A Decade Of Research In CPS Security: An Unconsummated Union Between Control Theory And Information Security
Abstract:
Advances in embedded computers and networks that monitor and control physical systems are improving our productivity, sustainability, and well-being, but they also introduce security risks associated with information technology. To fully understand the risks of these technologies, and to develop resilient security and privacy mechanisms in cyber-physical systems, we need concepts from control as well as information security. In the last decade, the control community has proposed fundamental advances in Cyber-Physical Systems (CPS) security; in parallel, the computer security community has also achieved significant advances in practical implementation aspects for CPS security and privacy. While both of these fields have made significant progress independently, there is still a large language and conceptual barrier between the two fields, and as a result, computer security experts have developed a parallel and independent research agenda from control theory researchers. In order to design future CPS security and privacy mechanisms, the two communities need to come closer together and leverage the insights that each has developed. In this talk I will discuss our efforts to facilitate the integration of these two communities by leveraging the physical properties of the system under control for designing novel security and privacy algorithms, tools, and metrics for CPS. I will also discuss our ongoing research on the tradeoffs between security and privacy in cyber-physical systems, and conclude the talk with practical examples of the new threat vectors and vulnerabilities in Internet of Things devices.
Bio:
Alvaro A. Cardenas is an Assistant Professor at the Department of Computer Science at the University of Texas at Dallas.

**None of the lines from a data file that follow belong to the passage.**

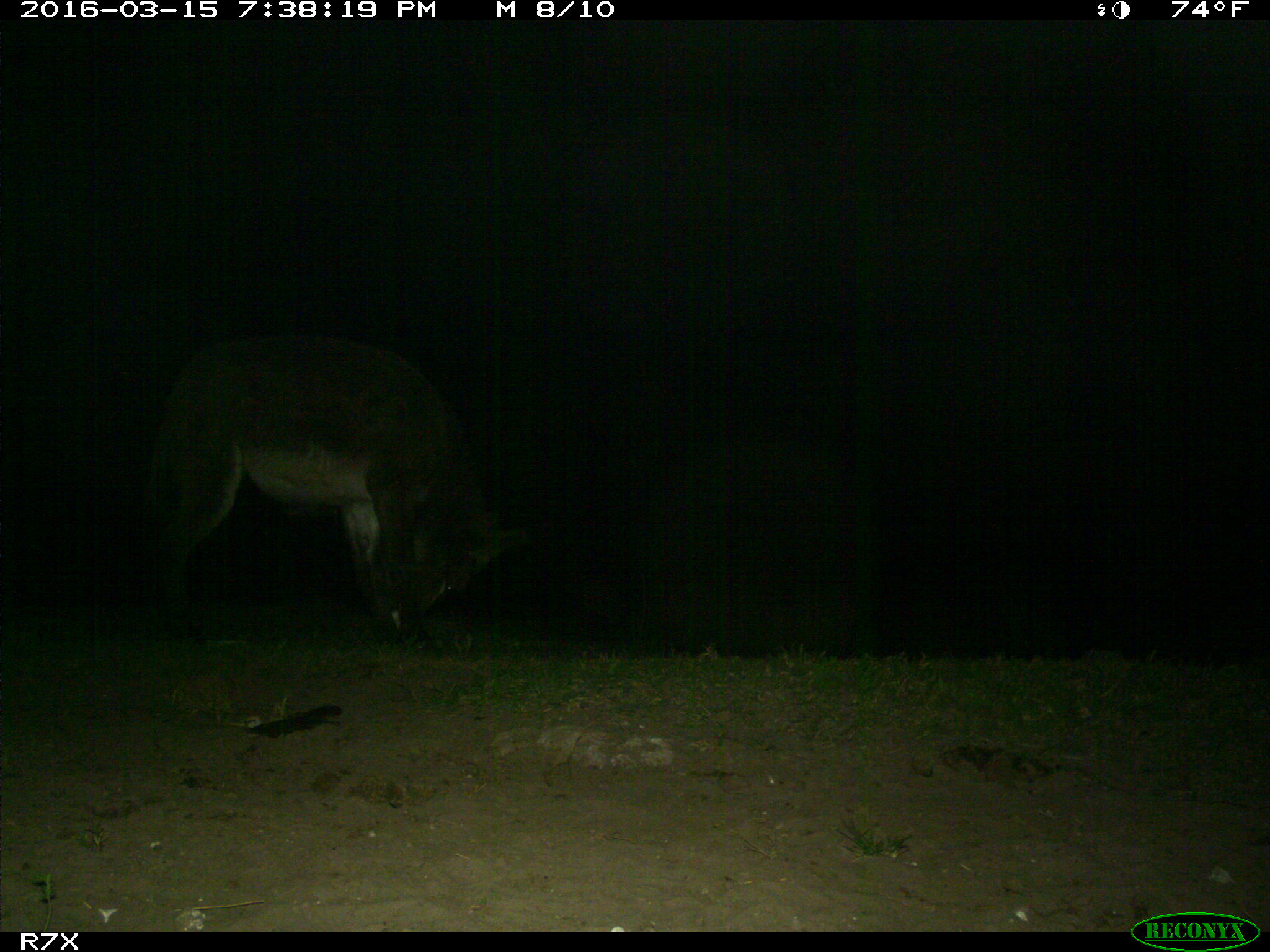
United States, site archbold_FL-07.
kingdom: Animalia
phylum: Chordata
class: Mammalia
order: Perissodactyla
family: Equidae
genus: Equus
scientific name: Equus africanus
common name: african wild ass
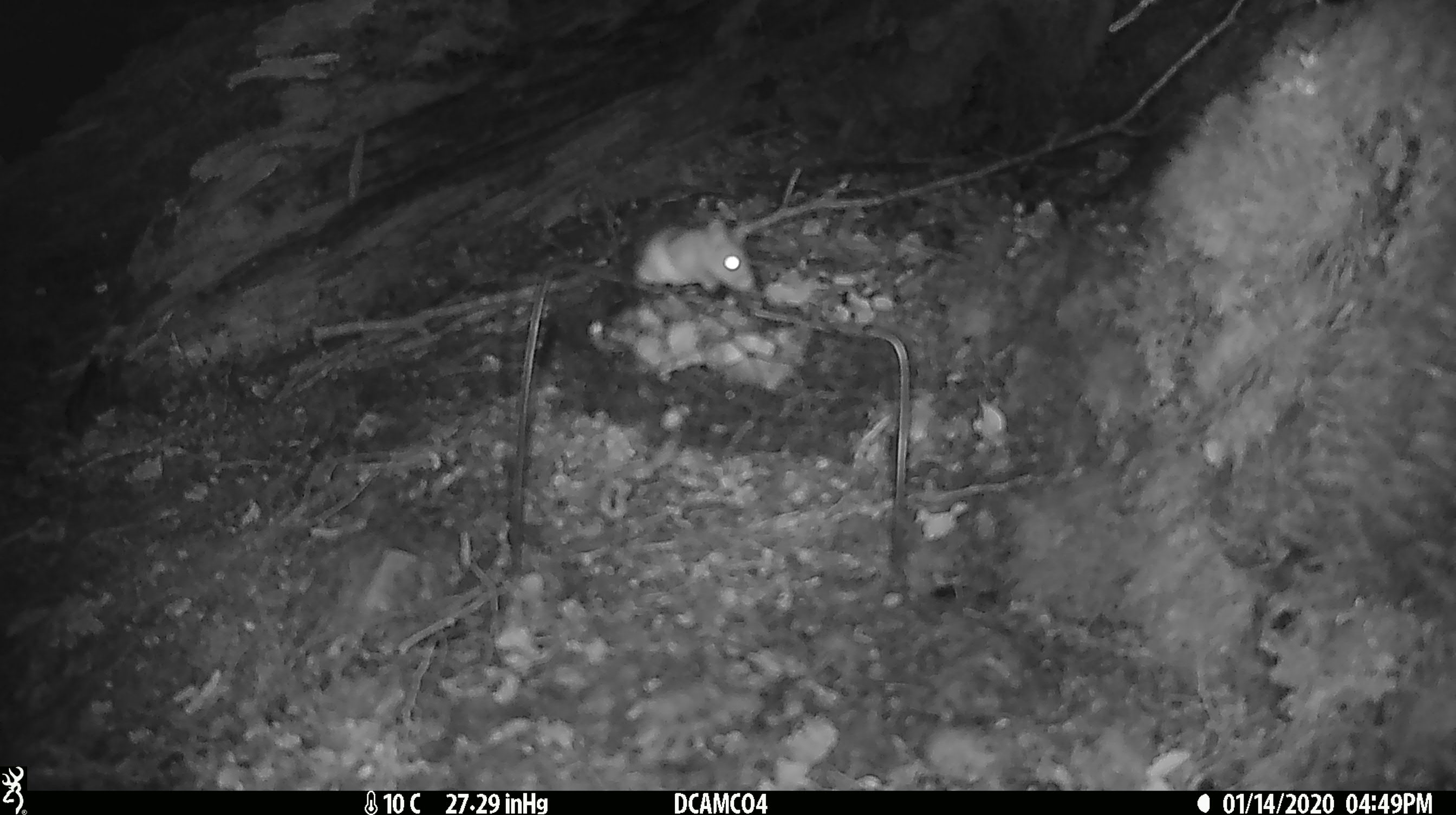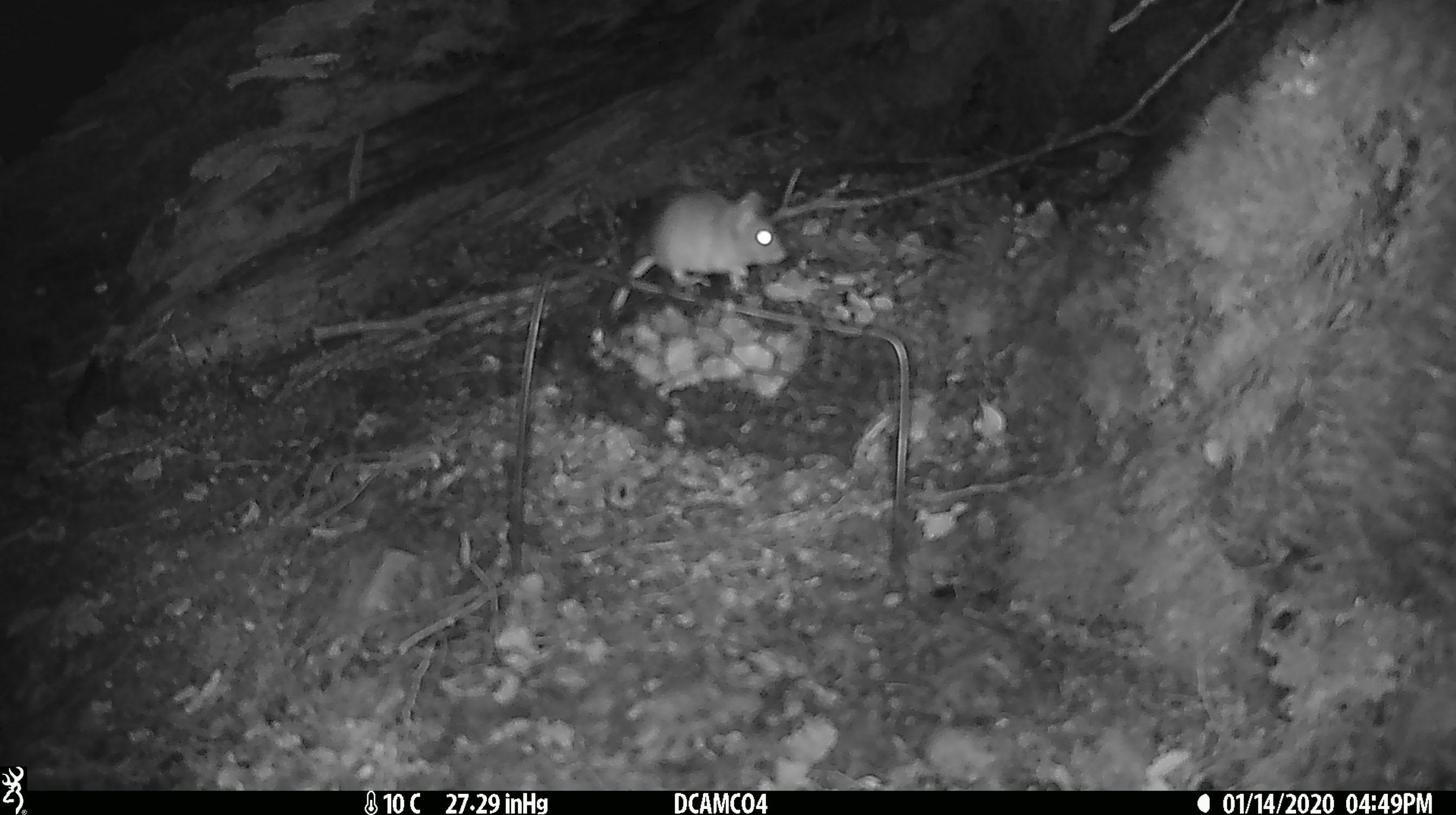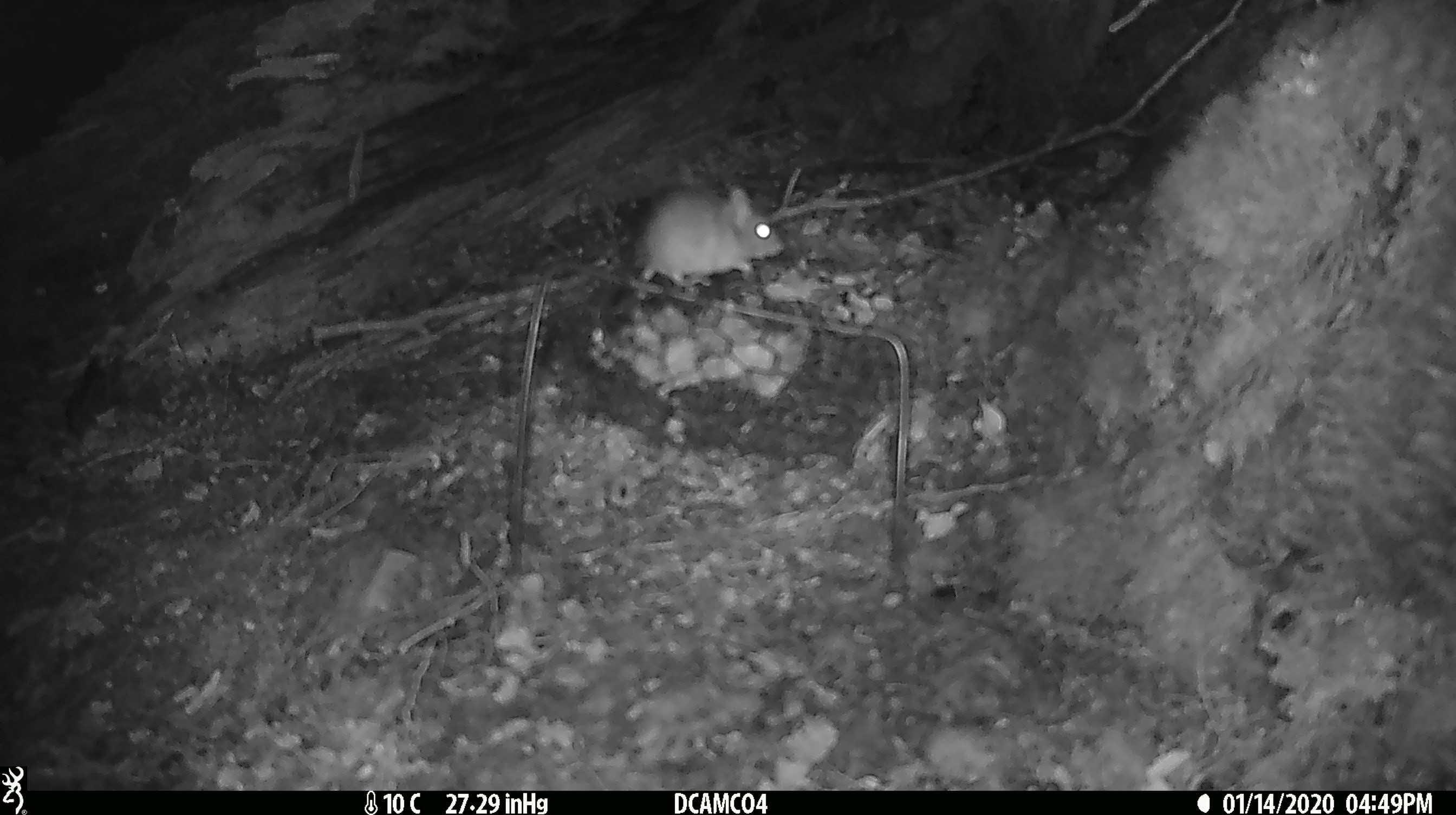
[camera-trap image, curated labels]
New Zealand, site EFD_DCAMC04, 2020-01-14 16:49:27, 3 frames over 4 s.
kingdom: Animalia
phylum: Chordata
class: Mammalia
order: Rodentia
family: Muridae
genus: Mus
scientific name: Mus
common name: mouse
Mouse (Mus).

He holds M.S. (2002) and Ph.D. (2006) degrees in Electrical Engineering from the University of Maryland, College Park. Before joining UT Dallas he was a postdoctoral scholar at the University of California, Berkeley, and a research staff at Fujitsu Laboratories of America in Sunnyvale California. He has also been an intern at INRIA-LORIA in France, and a SCADA intern at Occidental Petroleum Corporation. His research interests focus on cyber-physical systems and IoT security and privacy. He is the recipient of the NSF CAREER award, best paper awards from the IEEE Smart Grid Communications Conference and the U.S. Army Research Conference, and a Fellowship from the University of Maryland.